Did anyone else besides me think that his approach was a little too high and even with the slip he still was drifting pretty far down the runway? not unsafe distance down the runway but far enough that he wasted at least the first 1/3 trying to slow down in ground effect.
 
i can verify the gear horn on the 182RG is quite annoying and loud.

and yes, a good CFI will constantly avoid configurations that have the gear warning horn going off. that is NOT a sound you want to get used to.
 
Well, I don't know if this varies from one model year to another, but in the 182RG I've flown, if my ham-fisted handling of the throttle causes the horn to blip for a second, my passenger levitates about an inch out of her seat.
-harry

And I'm running the throttle up quickly in the Arrow to get rid of that annoying sound, too. How do you miss it?
 
that is NOT a sound you want to get used to.


I flew with a guy a couple times in the Seminole who would, any time the gear horn sounded, start singing along with it. And not singing as if to the radio...more like screaming "beep beep beep" in time with the horn (even if alone you can't really do much else while singing to the horn). It was annoying, but I'll bet he won't be having a gear up any time soon.
Did anyone else besides me think that his approach was a little too high and even with the slip he still was drifting pretty far down the runway? not unsafe distance down the runway but far enough that he wasted at least the first 1/3 trying to slow down in ground effect.
I was thinking the same thing...seems to me like the added drag of some landing gear would have put him on speed. Checklists are great, but nothing beats looking outside and seeing that your approach isn't coming together like normal and then figuring out why...before you bend your airplane.

Out of curiosity, what are the odds that the DE is going to suffer any ramifications from this (sterile cockpit or the gear up)?
 
Checklists are great, but nothing beats looking outside and seeing that your approach isn't coming together like normal and then figuring out why...before you bend your airplane.

Y'know, it seems even worse since it was a Cessna (read: high-wing) RG where you can actually look out the window and see the gear. :dunno:

In the Arrow (which most of my complex time is in), all you have is the lights. No mirrors, even.
 
Y'know, it seems even worse since it was a Cessna (read: high-wing) RG where you can actually look out the window and see the gear. :dunno:

In the Arrow (which most of my complex time is in), all you have is the lights. No mirrors, even.

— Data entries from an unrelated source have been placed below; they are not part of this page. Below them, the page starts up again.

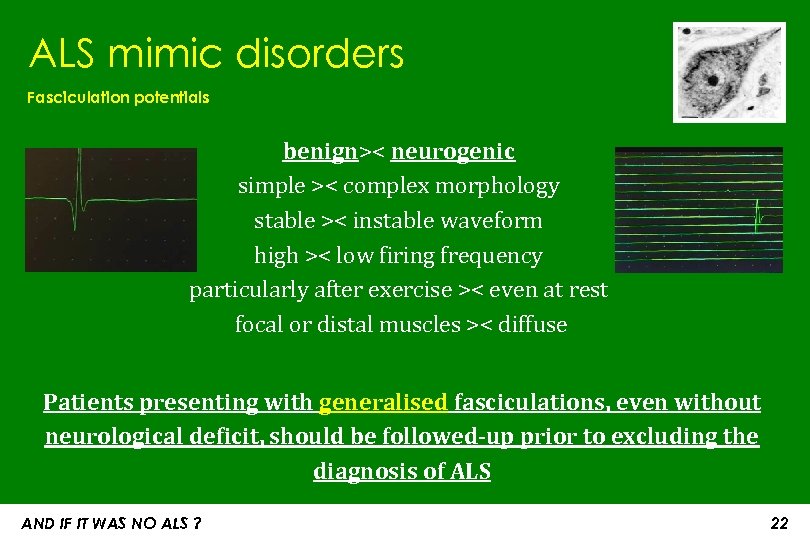 ALS mimic disorders

Fasciculation potentials

benign>< neurogenic
simple >< complex morphology
stable >< instable waveform
high >< low firing frequency
particularly after exercise >< even at rest
focal or distal muscles >< diffuse

Patients presenting with generalised fasciculations, even without neurological deficit, should be followed-up prior to excluding the diagnosis of ALS

AND IF IT WAS NO ALS ?

22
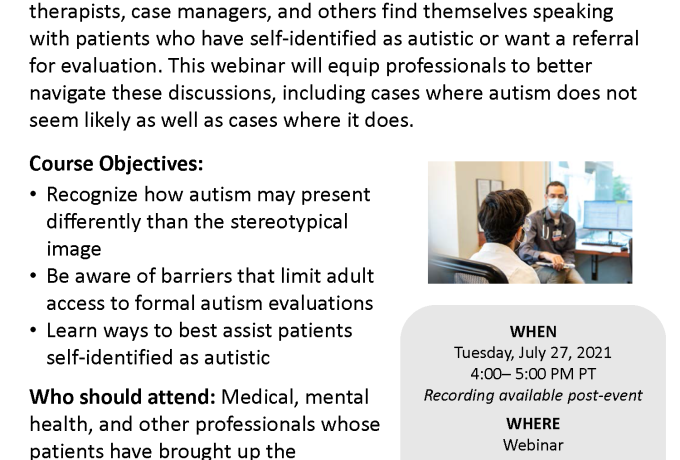 therapists, case managers, and others find themselves speaking with patients who have self-identified as autistic or want a referral for evaluation. This webinar will equip professionals to better navigate these discussions, including cases where autism does not seem likely as well as cases where it does.

Course Objectives:
• Recognize how autism may present differently than the stereotypical image
• Be aware of barriers that limit adult access to formal autism evaluations
• Learn ways to best assist patients self-identified as autistic

Who should attend: Medical, mental health, and other professionals whose patients have brought up the

WHEN
Tuesday, July 27, 2021
4:00– 5:00 PM PT
Recording available post-event

WHERE
Webinar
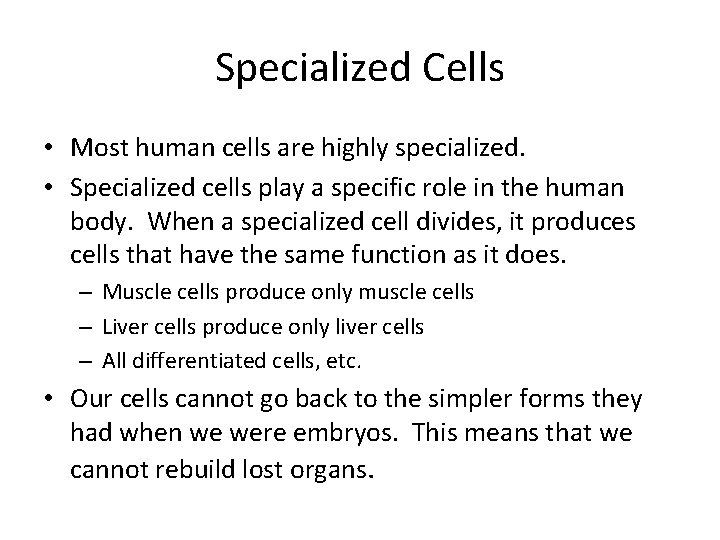 Specialized Cells

• Most human cells are highly specialized.
• Specialized cells play a specific role in the human body. When a specialized cell divides, it produces cells that have the same function as it does.
– Muscle cells produce only muscle cells
– Liver cells produce only liver cells
– All differentiated cells, etc.
• Our cells cannot go back to the simpler forms they had when we were embryos. This means that we cannot rebuild lost organs.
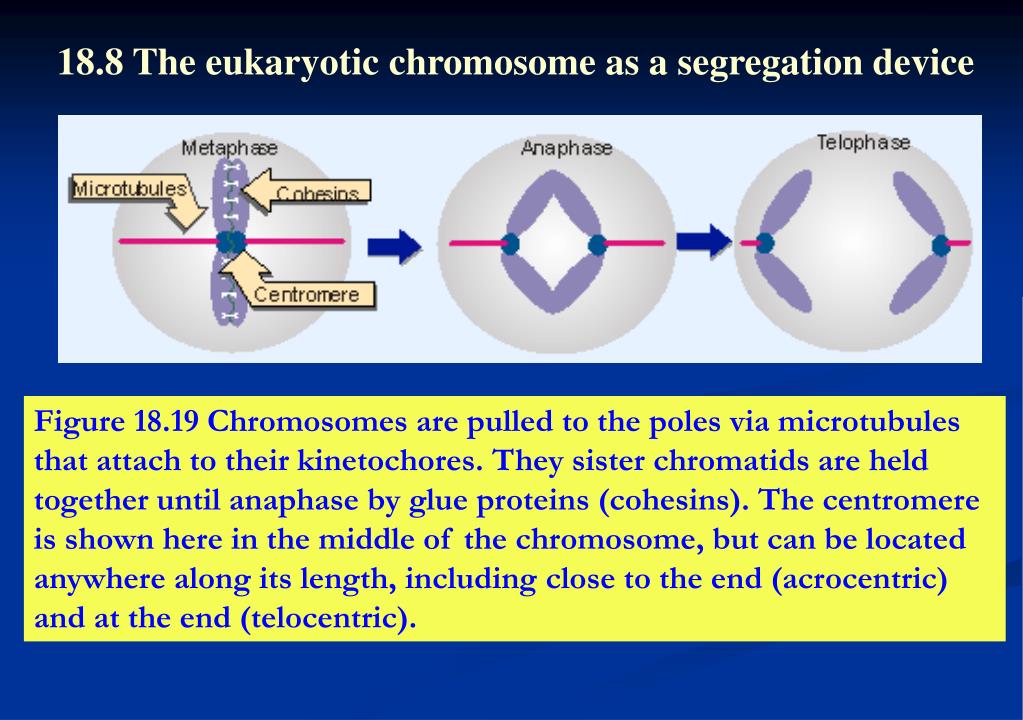 18.8 The eukaryotic chromosome as a segregation device

Metaphase
Microtubules
Cohesins
Centromere
Anaphase
Telophase

Figure 18.19 Chromosomes are pulled to the poles via microtubules that attach to their kinetochores. They sister chromatids are held together until anaphase by glue proteins (cohesins). The centromere is shown here in the middle of the chromosome, but can be located anywhere along its length, including close to the end (acrocentric) and at the end (telocentric).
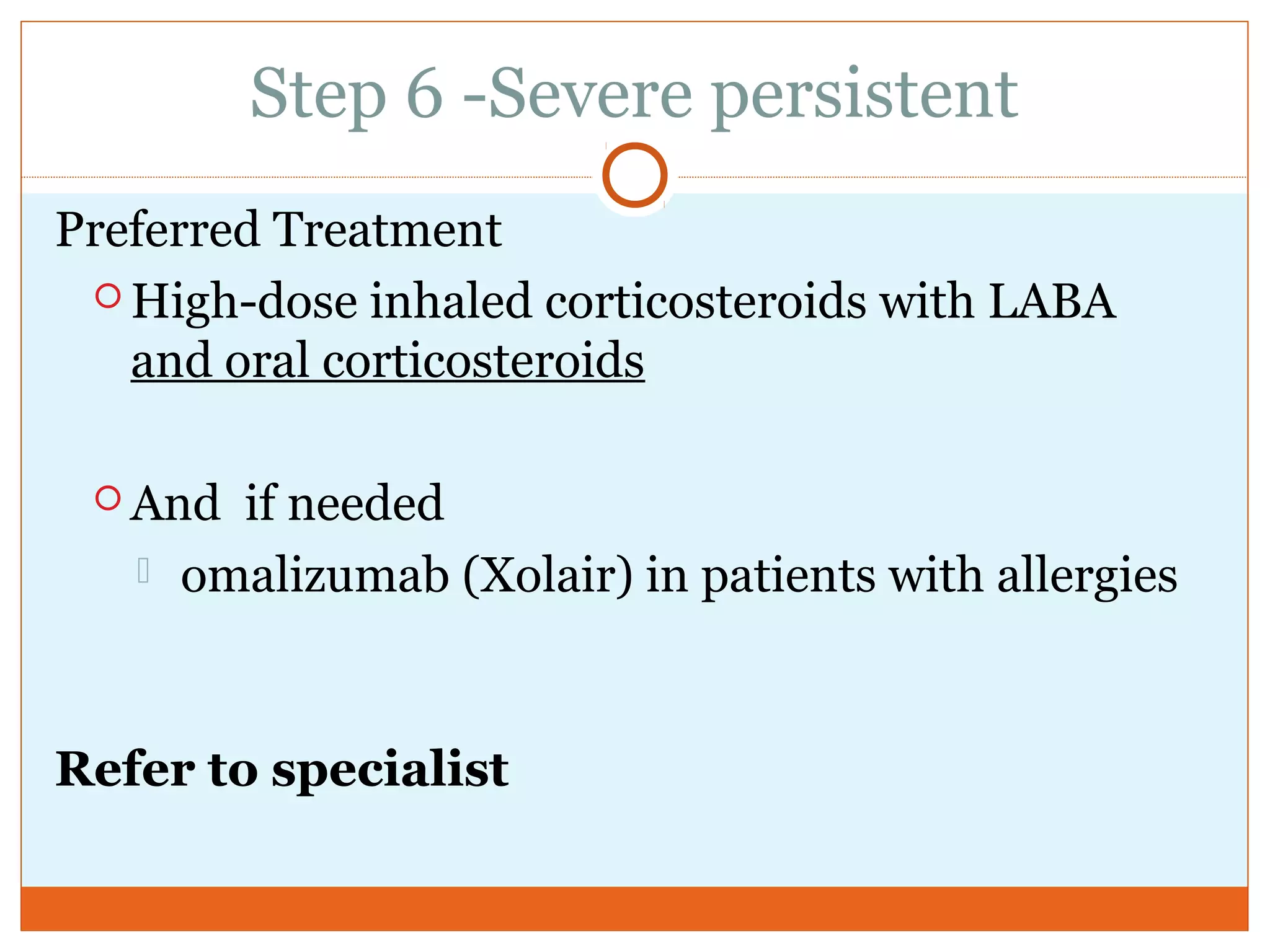 Step 6 -Severe persistent

Preferred Treatment

High-dose inhaled corticosteroids with LABA and oral corticosteroids

And if needed

omalizumab (Xolair) in patients with allergies

Refer to specialist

Where would you mount a mirror? :dunno::D
 
could be like the beech debonair i trained in for CFI, a mirror was attached to wingtip so that you could see the gear.
 
Out of curiosity, what are the odds that the DE is going to suffer any ramifications from this (sterile cockpit or the gear up)?

Maybe it was like a private pilot checkride, where the DPE needs to try to distract the pilot candidate. Though this time he can pump his arm and say "YES, IT WORKS! Finally. WOO HOO!"
 
If it weren't for Youtune, the DPE could have played the 'ol I won't tell if you won't and then got the pilot's vehicle and drug the heap into the hangar before anyone else saw.
 
Well,

IIRC, landings aren't actually part of the instrument check ride, so . . .

~ Christopher
 
Personally, I don't like allowing the horn to blare during any circumstances. I've always found it incomprehensible that pilots could land with that irritating sound going off, and I attribute some of that to pilots who allow the horn to become a routine sound.

No argument from me. I know that while finishing up checkride prep for my commercial rating, I was tired of hearing it at the end of the day. I don't like the stall horn or gear horn to sound while in the air. I've never heard the gear horn in flight, except where it was done purposefully. Warning horns are just that, a warning. I take warnings seriously.